» **Objectif de l'exercice**
Reprenez la note de lecture consacrée à Benazir Bhutto et poursuivez sa rédaction à la suite de sa dernière phrase.

» **Texte**

--------------------

Note de lecture par
Fériel Berraies Guigny
Benazir Bhutto : Mourir pour la liberté !
« Je n’ai pas choisi cette vie, c’est elle qui m’a choisie»… (p
9)
L’Aveu de toute une destinée se retrouve en ces premiers mots
que l’on peut lire dans le roman autobiographique (Benazir
Bhutto fille de l’Orient, 2007 ; éditions Eloise D’Ormesson,
Paris) qui vient d’être traduit de l’ anglais par Simone
Lamblion et Isabelle Taudiére.
Le récit d’un parcours exceptionnel, celui d’une grande
figure de la démocratie qui vient de s’éteindre sous le joug de
l’extrémisme politique au Pakistan.
Infidèle à ce célèbre vers de Brassens « mourir pour des
idées, d’accord, mais de mort lente », la figure emblématique de
la démocratie, Benazir Bhutto vient de partir, mais point de
mort lente.

--------------------

» **Données fournies**
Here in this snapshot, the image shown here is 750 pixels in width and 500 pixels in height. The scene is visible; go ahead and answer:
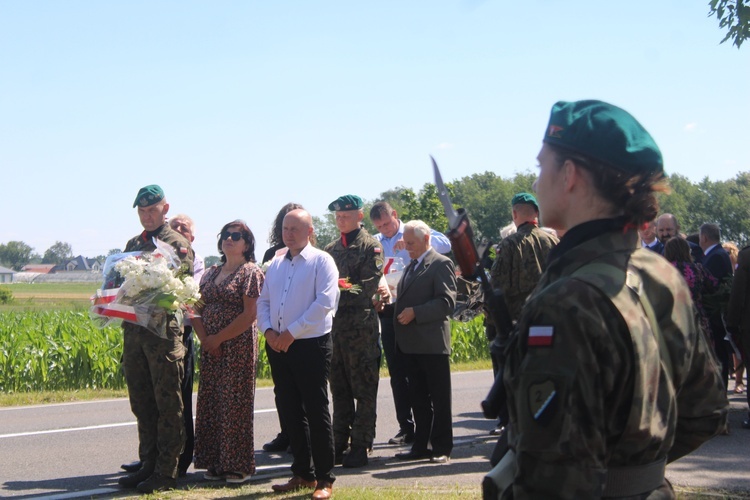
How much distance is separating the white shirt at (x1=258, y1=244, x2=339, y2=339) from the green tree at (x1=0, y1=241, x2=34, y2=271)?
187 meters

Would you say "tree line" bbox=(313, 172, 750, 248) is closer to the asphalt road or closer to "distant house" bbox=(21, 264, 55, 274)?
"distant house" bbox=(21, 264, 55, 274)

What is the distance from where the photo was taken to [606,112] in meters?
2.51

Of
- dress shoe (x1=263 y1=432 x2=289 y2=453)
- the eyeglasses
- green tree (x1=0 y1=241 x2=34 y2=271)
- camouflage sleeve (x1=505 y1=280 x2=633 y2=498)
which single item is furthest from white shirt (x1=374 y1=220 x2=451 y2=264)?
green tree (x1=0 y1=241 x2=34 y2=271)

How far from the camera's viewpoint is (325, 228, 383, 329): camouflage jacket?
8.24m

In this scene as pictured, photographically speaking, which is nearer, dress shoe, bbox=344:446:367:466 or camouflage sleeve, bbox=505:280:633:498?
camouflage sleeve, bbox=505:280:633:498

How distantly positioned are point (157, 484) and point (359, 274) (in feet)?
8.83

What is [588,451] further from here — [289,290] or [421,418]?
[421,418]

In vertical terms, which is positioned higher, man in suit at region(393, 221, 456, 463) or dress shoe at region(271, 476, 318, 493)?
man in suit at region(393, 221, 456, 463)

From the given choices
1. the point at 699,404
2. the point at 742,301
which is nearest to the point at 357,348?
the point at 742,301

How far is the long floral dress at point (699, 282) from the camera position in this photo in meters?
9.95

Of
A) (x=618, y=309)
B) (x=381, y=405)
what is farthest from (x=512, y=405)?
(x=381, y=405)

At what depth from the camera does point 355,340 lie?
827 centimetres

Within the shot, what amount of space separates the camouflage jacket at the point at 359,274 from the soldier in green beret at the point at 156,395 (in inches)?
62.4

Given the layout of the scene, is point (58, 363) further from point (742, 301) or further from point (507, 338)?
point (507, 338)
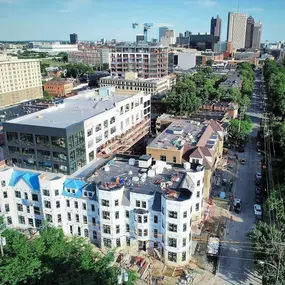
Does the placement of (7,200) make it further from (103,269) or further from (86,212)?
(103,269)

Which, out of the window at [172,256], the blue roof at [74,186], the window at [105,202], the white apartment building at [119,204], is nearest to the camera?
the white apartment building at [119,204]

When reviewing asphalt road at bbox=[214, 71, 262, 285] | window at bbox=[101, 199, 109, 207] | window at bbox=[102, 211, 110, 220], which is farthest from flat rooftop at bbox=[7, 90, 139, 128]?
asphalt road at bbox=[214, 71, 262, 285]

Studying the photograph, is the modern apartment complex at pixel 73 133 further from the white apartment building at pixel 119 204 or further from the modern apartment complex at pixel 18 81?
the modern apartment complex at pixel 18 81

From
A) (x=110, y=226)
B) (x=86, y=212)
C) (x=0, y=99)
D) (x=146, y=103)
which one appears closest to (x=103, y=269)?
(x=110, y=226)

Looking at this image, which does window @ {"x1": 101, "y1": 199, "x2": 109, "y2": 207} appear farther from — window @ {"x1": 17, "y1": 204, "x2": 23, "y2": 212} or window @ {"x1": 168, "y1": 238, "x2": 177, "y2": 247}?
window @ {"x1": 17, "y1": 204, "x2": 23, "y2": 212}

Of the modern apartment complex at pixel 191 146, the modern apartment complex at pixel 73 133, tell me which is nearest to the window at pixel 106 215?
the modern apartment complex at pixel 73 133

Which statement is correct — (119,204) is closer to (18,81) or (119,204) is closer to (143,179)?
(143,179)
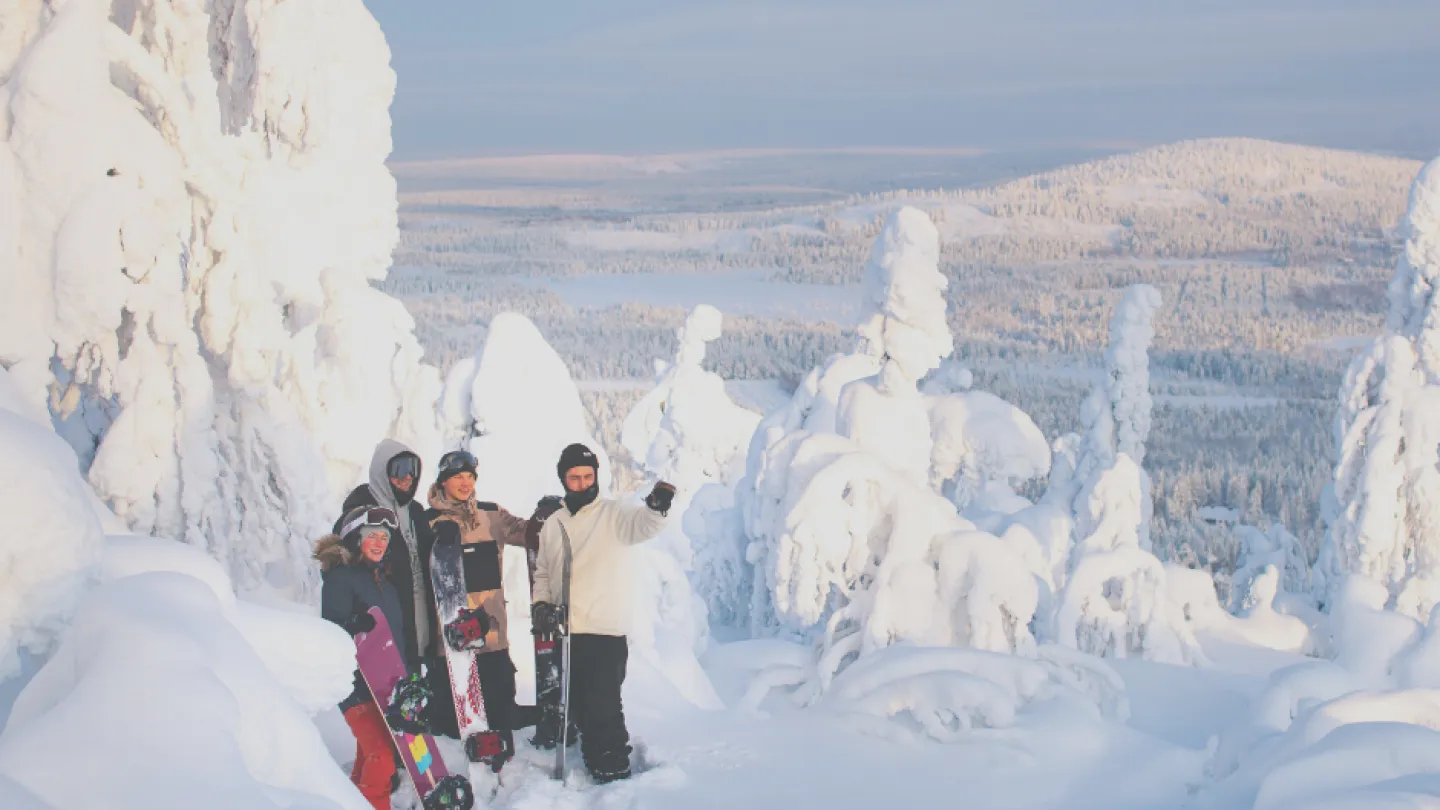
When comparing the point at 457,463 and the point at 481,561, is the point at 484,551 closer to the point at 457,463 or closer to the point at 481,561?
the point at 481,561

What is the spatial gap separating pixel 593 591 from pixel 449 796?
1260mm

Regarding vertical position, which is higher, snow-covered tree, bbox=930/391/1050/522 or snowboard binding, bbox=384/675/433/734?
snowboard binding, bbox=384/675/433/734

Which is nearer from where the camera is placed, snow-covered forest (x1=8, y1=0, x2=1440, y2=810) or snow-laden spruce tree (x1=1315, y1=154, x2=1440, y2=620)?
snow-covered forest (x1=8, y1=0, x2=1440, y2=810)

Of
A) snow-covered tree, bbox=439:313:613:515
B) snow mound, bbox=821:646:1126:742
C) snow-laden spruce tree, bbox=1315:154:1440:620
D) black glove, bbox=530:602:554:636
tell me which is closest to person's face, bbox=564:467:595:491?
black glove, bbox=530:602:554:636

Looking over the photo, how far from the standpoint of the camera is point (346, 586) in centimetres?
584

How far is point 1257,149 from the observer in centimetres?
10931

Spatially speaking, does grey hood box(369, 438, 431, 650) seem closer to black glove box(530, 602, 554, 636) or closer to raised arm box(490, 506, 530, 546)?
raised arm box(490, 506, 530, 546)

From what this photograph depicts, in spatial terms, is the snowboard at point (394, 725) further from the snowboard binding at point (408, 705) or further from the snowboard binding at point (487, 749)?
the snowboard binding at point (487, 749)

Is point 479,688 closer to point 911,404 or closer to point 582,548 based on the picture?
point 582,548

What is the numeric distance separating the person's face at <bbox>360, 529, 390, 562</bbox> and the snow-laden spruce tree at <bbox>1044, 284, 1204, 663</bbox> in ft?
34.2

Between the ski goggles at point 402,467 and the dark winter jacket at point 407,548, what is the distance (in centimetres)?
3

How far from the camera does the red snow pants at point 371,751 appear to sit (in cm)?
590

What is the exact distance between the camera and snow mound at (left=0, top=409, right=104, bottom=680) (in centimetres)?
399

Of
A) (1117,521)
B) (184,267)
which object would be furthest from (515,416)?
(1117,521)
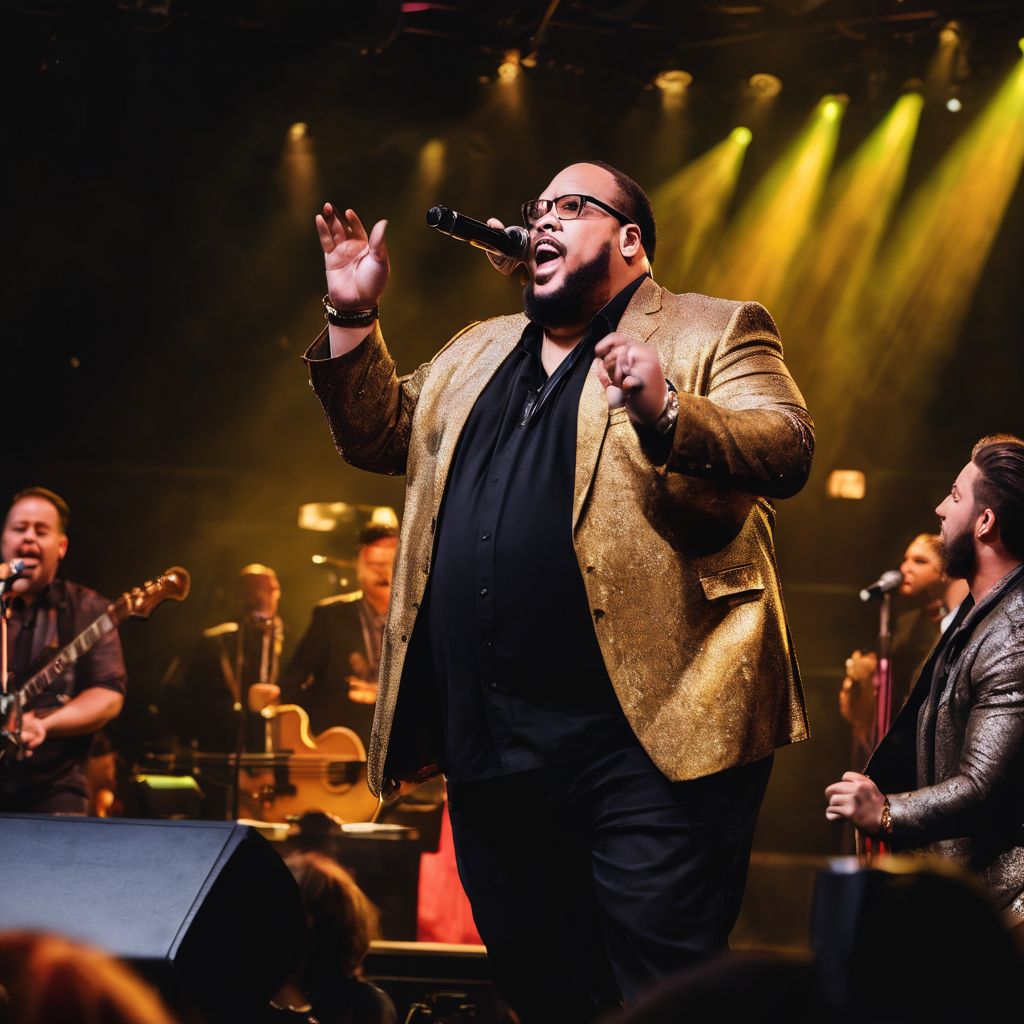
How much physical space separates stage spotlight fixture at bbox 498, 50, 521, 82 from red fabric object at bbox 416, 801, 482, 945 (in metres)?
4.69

--------------------

» **Résultat obtenu**
Un coup terrible pour la démocratie dans le Monde, un coup
terrible pour une Femme qui tout comme Indira Gandhi, n’a pu
changer à temps le destin de son pays.
Héritière de l'une des familles les plus puissantes du
Pakistan, Benazir Bhutto a grandi auprès de son père,
Zulfiqar Ali Bhutto,
devenu héros du peuple, démocratiquement élu au suffrage
universel et
premier chef du
gouvernement
progressiste (de 1972
à 1977) à avoir tenu tête aux militaires.
Durant toute sa vie Benazir Bhutto vivra, sera sous le poids
de l’héritage paternel, elle verra sa famille décimée, son père
puis ses deux frères ; elle même et sa mère seront emprisonnées,
passées à tabac à plusieurs reprises « Ma vie n’a pas pris le
cours que j’aurais prédit, mais je n’échangerais ma place contre
celle d’aucune femme au monde ( p 11)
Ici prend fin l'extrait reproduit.